I believe that what Mama says, matters.
“Mama Always Says…”
That’s what I always say when I want to share Mom’s words of wisdom. As it turns out, that’s a lot more frequently than I ever knew. I didn’t realize how often I used that phrase until this past month. Now I’m learning that I’ve used it far too often. And I’m learning it all too well.
Wednesday marked one month since Mom said, “I love you.” That was the last thing she said to me – and I to her. I’ve reminded her countless times since then. She just can’t answer me anymore. But if she could answer I know what she’d say.
“I love you, Mama-Bear.” – “I love you too, Sallie.”
I can almost hear her. Almost. But almost isn’t quite enough.
Becuase I put so much stock into her words of wisdom, I now find myself in awkward situations. I’ll converse about some problem at work, with friends, or with my children and instinctively I’ll offer some of her words as advice. Without even thinking I hear it come out of my mouth…
“Well… Mama always says….”
Yes, Mom did offer the gems of advice following this repeated introduction. But that was then and now, well, it’s now. Mama doesn’t “say” anything anymore. Now, she “said” things.
So, several times a week, I find myself halfway though that same homey phrase when I seize up and literally choke on my words when I realize that what I really need to say is, “Well, Mama always said…” And it stops me stone-cold in my tracks to have to convert to the past tense when I say those words… that “Mama Always Says – I mean Said.”
It reminds me that she’s really gone; that I miss her with an anguish and intensity I never imagined, and that she’ll always be gone. Always. And always is a long, cold time.
We had our conflicts in the olden days, but that was in my arrogant, self-absorbed youth, when I was incapable of seeing my mother for who she really was. I could only see her as Mom, not as Shirley. But, thankfully, as I matured I developed a great respect for the amazing person she was. In time, she even told me secrets that I don’t think she ever planned to share. She became my best friend.
Thinking back on that transformation in our relationship, I’m stunned that I could ever be so selfish, or that she could be so forgiving. For both of those things to happen and to end up with the bond we had is nothing short of a miracle.
There’s a long list of things I’ll miss about my dear Mama-Bear, but I think what I’ll miss most of all is her unconditional love. She was my greatest supporter, my most devoted fan. No matter how thoughtless, stupid or irrational my actions, Shirley always believed in me. When I needed it, she believed enough for both of us.
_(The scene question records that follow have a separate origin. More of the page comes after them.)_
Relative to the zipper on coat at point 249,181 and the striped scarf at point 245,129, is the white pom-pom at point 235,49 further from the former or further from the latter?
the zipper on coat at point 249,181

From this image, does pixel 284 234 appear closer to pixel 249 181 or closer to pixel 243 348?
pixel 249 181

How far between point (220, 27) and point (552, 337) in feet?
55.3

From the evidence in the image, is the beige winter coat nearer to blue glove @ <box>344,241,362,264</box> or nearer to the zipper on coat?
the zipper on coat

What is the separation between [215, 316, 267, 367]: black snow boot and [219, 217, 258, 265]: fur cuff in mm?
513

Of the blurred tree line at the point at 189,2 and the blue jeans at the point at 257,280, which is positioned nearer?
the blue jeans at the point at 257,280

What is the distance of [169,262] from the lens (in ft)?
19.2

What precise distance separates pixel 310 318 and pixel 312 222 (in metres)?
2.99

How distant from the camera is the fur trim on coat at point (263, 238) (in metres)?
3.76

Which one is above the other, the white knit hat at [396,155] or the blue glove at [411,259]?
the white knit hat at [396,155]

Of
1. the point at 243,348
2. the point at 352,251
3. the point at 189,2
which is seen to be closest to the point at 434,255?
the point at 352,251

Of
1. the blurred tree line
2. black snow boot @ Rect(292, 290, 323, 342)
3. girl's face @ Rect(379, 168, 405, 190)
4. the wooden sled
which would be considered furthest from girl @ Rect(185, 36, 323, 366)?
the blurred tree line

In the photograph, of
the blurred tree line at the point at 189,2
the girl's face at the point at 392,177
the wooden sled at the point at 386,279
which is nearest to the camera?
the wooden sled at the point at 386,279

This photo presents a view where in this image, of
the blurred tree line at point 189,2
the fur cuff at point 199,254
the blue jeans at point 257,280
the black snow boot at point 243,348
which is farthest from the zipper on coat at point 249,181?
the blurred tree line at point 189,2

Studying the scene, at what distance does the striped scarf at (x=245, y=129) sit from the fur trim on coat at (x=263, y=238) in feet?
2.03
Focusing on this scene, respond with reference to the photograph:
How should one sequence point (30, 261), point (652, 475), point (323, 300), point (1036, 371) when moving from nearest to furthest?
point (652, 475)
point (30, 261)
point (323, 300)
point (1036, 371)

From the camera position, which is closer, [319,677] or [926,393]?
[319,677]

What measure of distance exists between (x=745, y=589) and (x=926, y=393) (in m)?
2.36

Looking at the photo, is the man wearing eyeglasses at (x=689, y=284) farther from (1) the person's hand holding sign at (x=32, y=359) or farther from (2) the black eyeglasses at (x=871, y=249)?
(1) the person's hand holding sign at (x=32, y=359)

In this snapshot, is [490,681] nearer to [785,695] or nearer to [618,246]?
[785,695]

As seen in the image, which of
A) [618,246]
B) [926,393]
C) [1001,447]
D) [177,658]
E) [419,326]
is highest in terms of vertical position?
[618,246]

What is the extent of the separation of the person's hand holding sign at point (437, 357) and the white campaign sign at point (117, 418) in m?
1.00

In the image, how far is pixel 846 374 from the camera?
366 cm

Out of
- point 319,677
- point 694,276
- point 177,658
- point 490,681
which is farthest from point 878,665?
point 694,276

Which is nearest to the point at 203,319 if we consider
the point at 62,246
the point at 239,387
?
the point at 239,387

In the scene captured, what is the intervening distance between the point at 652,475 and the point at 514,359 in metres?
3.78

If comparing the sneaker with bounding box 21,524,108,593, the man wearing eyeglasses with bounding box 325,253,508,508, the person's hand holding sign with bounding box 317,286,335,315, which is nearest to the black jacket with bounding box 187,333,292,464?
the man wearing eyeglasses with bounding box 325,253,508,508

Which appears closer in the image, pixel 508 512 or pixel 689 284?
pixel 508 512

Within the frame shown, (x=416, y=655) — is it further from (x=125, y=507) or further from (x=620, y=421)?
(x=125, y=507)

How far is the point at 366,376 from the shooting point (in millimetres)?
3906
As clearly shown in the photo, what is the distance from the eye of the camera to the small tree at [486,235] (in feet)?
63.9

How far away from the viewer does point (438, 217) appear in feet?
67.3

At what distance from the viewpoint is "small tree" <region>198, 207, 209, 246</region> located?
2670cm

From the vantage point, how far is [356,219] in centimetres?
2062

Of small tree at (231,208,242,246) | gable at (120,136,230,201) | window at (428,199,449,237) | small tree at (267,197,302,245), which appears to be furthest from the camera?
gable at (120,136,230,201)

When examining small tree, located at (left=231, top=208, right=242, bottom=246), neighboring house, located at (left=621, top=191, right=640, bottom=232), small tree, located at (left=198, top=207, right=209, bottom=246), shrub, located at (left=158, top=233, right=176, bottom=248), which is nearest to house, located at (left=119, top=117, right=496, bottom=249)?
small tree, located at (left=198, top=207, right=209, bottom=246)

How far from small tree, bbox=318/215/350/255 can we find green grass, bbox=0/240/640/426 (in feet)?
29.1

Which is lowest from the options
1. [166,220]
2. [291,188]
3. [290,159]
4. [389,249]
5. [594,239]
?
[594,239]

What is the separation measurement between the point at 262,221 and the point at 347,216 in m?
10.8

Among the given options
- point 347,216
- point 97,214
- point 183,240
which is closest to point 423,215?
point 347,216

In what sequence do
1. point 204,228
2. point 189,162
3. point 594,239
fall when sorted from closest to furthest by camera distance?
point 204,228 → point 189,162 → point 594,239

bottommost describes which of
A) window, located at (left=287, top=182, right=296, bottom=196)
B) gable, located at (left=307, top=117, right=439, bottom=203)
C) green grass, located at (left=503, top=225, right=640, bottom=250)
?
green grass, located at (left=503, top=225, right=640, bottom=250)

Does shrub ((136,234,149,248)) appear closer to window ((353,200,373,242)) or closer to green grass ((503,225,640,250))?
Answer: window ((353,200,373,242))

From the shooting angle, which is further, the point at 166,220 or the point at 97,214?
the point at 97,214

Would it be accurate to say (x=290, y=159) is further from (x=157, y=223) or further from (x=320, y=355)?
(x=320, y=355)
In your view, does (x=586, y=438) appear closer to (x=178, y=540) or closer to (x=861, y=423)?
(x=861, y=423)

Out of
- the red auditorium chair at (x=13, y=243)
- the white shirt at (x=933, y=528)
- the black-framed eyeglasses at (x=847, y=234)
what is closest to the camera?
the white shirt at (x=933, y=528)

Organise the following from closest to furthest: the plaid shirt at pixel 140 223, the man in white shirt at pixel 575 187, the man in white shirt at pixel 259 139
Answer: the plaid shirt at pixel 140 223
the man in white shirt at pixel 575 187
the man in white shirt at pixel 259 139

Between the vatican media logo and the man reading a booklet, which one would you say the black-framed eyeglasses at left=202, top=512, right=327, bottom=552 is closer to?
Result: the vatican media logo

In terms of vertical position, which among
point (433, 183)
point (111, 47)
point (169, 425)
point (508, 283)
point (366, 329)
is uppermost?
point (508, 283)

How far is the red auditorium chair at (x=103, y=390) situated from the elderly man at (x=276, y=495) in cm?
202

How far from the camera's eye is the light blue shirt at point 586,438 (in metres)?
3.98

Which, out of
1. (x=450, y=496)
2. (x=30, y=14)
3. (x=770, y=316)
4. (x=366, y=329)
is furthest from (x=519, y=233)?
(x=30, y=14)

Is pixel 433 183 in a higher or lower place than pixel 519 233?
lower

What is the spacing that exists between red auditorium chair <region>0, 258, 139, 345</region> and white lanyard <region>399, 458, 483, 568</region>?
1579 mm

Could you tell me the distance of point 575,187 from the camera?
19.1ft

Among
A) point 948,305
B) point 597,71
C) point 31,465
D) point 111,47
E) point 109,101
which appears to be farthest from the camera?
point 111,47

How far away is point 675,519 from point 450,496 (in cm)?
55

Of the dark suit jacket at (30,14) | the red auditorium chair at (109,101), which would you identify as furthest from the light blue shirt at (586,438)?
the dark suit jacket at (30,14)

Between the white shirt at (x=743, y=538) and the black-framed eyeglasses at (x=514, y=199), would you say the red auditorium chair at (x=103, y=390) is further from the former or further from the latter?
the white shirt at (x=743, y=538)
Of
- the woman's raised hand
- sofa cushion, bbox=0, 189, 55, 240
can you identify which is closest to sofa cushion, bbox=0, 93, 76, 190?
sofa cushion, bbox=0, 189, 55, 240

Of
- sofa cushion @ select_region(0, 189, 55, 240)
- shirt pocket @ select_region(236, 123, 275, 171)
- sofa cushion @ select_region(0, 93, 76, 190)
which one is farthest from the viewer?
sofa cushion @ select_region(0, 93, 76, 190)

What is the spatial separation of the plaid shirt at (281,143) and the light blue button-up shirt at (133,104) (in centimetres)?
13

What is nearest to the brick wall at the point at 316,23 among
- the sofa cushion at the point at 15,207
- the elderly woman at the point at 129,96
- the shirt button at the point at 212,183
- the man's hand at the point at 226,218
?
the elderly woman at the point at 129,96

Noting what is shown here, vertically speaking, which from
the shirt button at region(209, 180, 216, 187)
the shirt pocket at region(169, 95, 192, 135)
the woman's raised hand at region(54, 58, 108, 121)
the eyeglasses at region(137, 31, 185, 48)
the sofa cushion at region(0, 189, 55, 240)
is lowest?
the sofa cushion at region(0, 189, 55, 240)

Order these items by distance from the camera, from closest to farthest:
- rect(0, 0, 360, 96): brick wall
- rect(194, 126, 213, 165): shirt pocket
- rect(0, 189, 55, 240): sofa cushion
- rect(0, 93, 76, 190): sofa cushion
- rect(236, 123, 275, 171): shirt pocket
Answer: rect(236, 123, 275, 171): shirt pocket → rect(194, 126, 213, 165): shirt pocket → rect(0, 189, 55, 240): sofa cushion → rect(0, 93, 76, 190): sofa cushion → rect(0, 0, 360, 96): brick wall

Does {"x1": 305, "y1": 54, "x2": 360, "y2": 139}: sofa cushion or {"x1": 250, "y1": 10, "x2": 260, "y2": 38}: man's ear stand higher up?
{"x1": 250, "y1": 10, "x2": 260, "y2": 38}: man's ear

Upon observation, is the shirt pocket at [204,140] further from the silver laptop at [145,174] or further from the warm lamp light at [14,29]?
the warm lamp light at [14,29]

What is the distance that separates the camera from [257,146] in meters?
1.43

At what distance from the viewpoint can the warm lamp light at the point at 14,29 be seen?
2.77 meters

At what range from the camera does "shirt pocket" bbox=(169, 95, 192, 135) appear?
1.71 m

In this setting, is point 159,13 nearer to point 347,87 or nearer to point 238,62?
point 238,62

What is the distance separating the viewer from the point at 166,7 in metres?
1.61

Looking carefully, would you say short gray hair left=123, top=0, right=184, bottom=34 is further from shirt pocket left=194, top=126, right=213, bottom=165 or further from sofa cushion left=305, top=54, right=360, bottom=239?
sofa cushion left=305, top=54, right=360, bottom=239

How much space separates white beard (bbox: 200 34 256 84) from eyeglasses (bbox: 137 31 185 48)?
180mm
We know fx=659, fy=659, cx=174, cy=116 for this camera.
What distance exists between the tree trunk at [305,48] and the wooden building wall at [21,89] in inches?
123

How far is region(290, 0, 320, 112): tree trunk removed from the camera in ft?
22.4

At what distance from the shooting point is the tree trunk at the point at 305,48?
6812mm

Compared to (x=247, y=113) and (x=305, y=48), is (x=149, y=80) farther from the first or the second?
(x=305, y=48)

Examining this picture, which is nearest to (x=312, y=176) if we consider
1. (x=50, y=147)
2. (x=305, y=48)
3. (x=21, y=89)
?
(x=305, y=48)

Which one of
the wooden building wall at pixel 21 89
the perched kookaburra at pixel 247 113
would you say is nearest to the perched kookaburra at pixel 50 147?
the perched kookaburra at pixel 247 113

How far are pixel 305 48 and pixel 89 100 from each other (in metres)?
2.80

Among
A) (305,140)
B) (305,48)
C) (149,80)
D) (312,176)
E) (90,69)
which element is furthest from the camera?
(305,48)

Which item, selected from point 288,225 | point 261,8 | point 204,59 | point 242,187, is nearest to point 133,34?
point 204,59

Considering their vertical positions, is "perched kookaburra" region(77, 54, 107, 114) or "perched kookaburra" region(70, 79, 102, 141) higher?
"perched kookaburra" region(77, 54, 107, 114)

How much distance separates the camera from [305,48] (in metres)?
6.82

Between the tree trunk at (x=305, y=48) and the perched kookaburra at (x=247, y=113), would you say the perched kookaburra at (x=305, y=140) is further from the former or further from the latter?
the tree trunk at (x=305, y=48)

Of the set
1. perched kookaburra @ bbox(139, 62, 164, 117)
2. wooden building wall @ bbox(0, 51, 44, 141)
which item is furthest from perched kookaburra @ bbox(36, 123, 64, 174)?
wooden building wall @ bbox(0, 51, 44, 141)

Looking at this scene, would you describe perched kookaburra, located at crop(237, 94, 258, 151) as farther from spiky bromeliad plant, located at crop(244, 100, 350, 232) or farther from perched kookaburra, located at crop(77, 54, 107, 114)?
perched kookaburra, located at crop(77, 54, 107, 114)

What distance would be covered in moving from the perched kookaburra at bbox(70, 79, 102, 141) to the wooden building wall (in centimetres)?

When I was lost, she was my touchstone – when I was certain, she was my question mark. When I was on fire, she was my balm and when I was stumble-numb, she was my jolt. No matter how absurd the circumstances I could turn to her, not just for advice but for real wisdom, whether I realized it at the time or not.
So now, methodically, I trudge through my days, missing her desperately; wishing I had done more and asked less; freezing halfway through my sentences when I talk about what Mama used to say – and crying when I least expect it.
I cry because I was so lucky to have had her, but now I don’t. Then, I cry because there are others who were never blessed with a Shirley of their own. I cry because she was so wise, and because I may not be.
As the days, weeks – and now the months – go by, I’m learning that I miss her more every day. It isn’t getting easier. But, I know without any doubt that it will get better in time, if I just give it a chance.
At least that’s what Mama always… … said.